Kelima, jika ingin menulis, mahasiswa harus meningkatkan
kualitas diri. Selain membaca dan diskusi, mereka juga harus aktif di lembaga
pers mahasiswa di kampus, karena di sana diajarkan tata cara menulis dengan
baik dan benar.
Orientasi Menulis
Yang jelas, menulis sebenarnya bukan sekadar menulis dan
mengirim ke media massa atau menghimpunnya menjadi buku. Akan tetapi, tugas
sosial, mengritik dan memberi solusi pada penguasa harus menjadi landasan dasar
dalam menulis. Jangan sampai penulis hanya berorientasi pada “recehan” belaka.
Apalah arti recehan itu? Jika tak ada perubahan signifikan di masyarakat.

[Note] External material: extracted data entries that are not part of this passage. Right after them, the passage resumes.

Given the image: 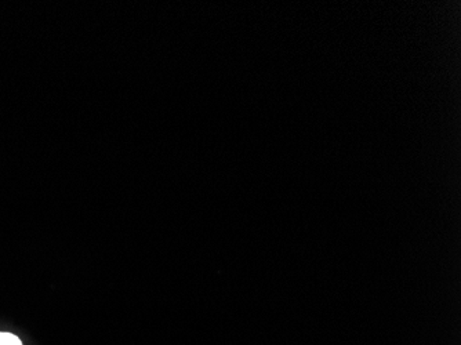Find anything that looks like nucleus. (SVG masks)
Masks as SVG:
<instances>
[{
    "label": "nucleus",
    "instance_id": "f257e3e1",
    "mask_svg": "<svg viewBox=\"0 0 461 345\" xmlns=\"http://www.w3.org/2000/svg\"><path fill=\"white\" fill-rule=\"evenodd\" d=\"M0 345H23L17 336L10 333H0Z\"/></svg>",
    "mask_w": 461,
    "mask_h": 345
}]
</instances>
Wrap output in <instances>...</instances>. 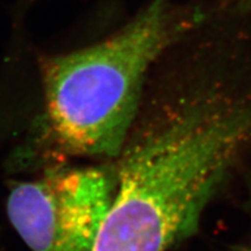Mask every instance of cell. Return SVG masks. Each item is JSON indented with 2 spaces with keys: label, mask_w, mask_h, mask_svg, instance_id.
<instances>
[{
  "label": "cell",
  "mask_w": 251,
  "mask_h": 251,
  "mask_svg": "<svg viewBox=\"0 0 251 251\" xmlns=\"http://www.w3.org/2000/svg\"><path fill=\"white\" fill-rule=\"evenodd\" d=\"M117 184L115 166L51 169L12 188L8 218L33 251H92Z\"/></svg>",
  "instance_id": "obj_3"
},
{
  "label": "cell",
  "mask_w": 251,
  "mask_h": 251,
  "mask_svg": "<svg viewBox=\"0 0 251 251\" xmlns=\"http://www.w3.org/2000/svg\"><path fill=\"white\" fill-rule=\"evenodd\" d=\"M227 1L235 2V4H240L243 6H250L251 7V0H227Z\"/></svg>",
  "instance_id": "obj_4"
},
{
  "label": "cell",
  "mask_w": 251,
  "mask_h": 251,
  "mask_svg": "<svg viewBox=\"0 0 251 251\" xmlns=\"http://www.w3.org/2000/svg\"><path fill=\"white\" fill-rule=\"evenodd\" d=\"M176 0H150L101 42L41 62L48 122L62 150L117 158L136 118L150 71L199 14Z\"/></svg>",
  "instance_id": "obj_2"
},
{
  "label": "cell",
  "mask_w": 251,
  "mask_h": 251,
  "mask_svg": "<svg viewBox=\"0 0 251 251\" xmlns=\"http://www.w3.org/2000/svg\"><path fill=\"white\" fill-rule=\"evenodd\" d=\"M247 251H251V249H249V250H247Z\"/></svg>",
  "instance_id": "obj_5"
},
{
  "label": "cell",
  "mask_w": 251,
  "mask_h": 251,
  "mask_svg": "<svg viewBox=\"0 0 251 251\" xmlns=\"http://www.w3.org/2000/svg\"><path fill=\"white\" fill-rule=\"evenodd\" d=\"M251 149V7L200 9L150 71L92 251H166Z\"/></svg>",
  "instance_id": "obj_1"
}]
</instances>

Kalau kita ikhlas, pasti keajaiban akan terjadi. Bukan
penulis yang mengejar uang, tetapi uanglah yang mengejar penulis. Karena pada
hakikatnya, menulis bukanlah mencari uang. Tetapi, lewat tulisan itulah memberikan
edukasi pada masyarakat. Jadi, sudah saatnya akademisi mahasiswa menulis.
Hamidullah Ibda ;
Akademisi
IAIN Walisongo,
Pemimpin
Umum Majalah Tuntas LAPMI Cabang Semarang
OKEZONENEWS, 26 April 2013
nice share. nice post. semoga bermanfaat bagi
BalasHapuskita semua :)keep update!
mesin mobil
Jangan berhenti untuk terus berkarya, semoga
BalasHapuskesuksesan senantiasa menyertai kita semua.
keep update!model mobil
terima kasih atas informasinya..
BalasHapussemoga dapat bermanfaat bagi kita semua :) mobil sport
Jangan berhenti untuk terus berkarya, semoga kesuksesan senantiasa menyertai kita semua.
BalasHapuskeep update!Harga honda CRV bekas
BalasHapusterima kasih atas informasinya..
semoga dapat bermanfaat bagi kita semua :) andien
BalasHapusJangan berhenti untuk terus berkarya, semoga kesuksesan senantiasa menyertai kita semua.